The Australian Dental Association has expressed dismay that the nation’s oral health seems to be of no importance to the Morrison government with scant mention of it made in the 2022 pre-election budget. The concern is that failing to address the declining oral health of many older, poor and disadvantaged Australians suggests it won’t be addressed in May’s federal election either.

“This is a very disappointing outcome when we know that thousands of people have to wait years to get a dental appointment in the public system,” ADA CEO Damian Mitsch said.

“Also, there are large numbers of Australians including those in residential aged care, those on Level 4 Homecare Packages, those from socially and economically challenged backgrounds and Indigenous and Torres Strait Islander populations for whom dental care is unaffordable.

“The ADA has put to successive governments and to the Royal Commission into Aged Care Quality and Safety our plan to fix the inequity in oral care between those who can afford their own dental care and those who have to wait years in the public system.”

While National Partnership Agreements were once again extended in the budget to ensure public dental services for another year or two, the ADA says this is a bandaid measure for a broken system.

The solution to the funding crisis in dental care for older Australians and which was agreed upon by Aged Care Commissioners in their final report to government, is the adoption of the ADA’s Seniors Dental Benefits Schedule (SDBS) to make dentistry affordable to older Australians.
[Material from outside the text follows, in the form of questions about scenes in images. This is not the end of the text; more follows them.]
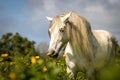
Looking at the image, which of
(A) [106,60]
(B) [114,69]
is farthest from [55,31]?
(B) [114,69]

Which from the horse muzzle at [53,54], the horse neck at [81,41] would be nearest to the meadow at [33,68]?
the horse muzzle at [53,54]

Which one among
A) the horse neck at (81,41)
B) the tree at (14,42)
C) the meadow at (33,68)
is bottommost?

The SDBS would fund dental services for people in residential care and older people who live in the community and receive the aged pension.

“If the government adopted the SDBS, it would mean funding dental care for older Australians as well as some fundamental systems finally being put into place to ensure better dental care for residential and home care residents,” Mitsch said.
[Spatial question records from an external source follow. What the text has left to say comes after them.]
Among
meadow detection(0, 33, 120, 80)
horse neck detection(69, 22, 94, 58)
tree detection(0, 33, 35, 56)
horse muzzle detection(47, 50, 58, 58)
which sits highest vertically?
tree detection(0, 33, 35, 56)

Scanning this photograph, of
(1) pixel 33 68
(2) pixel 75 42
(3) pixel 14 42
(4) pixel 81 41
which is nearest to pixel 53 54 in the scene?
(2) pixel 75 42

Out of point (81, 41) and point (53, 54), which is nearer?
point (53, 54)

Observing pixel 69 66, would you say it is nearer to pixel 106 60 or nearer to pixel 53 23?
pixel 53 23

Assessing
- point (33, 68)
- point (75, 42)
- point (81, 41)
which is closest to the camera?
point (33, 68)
Glaring inadequacies of the aged care sector result in residents going for days without anyone brushing their teeth and/or dentures, painful oral conditions remaining untreated for long periods, insufficient visits from dental staff, and a lack of training in oral healthcare by time-poor staff.
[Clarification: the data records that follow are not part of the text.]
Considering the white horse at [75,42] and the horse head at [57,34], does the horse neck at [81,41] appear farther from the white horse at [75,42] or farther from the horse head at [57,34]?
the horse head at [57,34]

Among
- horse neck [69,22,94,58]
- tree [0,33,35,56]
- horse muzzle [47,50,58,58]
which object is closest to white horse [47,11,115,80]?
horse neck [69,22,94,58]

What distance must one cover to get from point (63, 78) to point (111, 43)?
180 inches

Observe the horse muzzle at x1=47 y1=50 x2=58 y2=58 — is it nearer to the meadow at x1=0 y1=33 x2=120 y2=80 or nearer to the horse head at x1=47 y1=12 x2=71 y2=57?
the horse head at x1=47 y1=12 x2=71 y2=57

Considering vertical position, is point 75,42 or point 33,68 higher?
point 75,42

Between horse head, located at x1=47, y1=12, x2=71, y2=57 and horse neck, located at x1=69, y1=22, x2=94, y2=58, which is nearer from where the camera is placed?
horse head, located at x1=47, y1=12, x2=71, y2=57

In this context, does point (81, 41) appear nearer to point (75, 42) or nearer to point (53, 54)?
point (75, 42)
In the run-up to the federal election, the ADA has put a series of oral health questions to the four main parties to ascertain their oral health policies. Their responses will form ‘Report Cards’ on how their plans to fix the ailing oral health system measure up.

Mitsch added: “These responses and our members’ reactions to them, will be sent to MPs in members’ constituencies and to the media, to ensure that the main parties’ oral health policies—or lack of them—are known to everyone.

“That way people vote with their eyes wide open in full knowledge of which party has prioritised oral health.”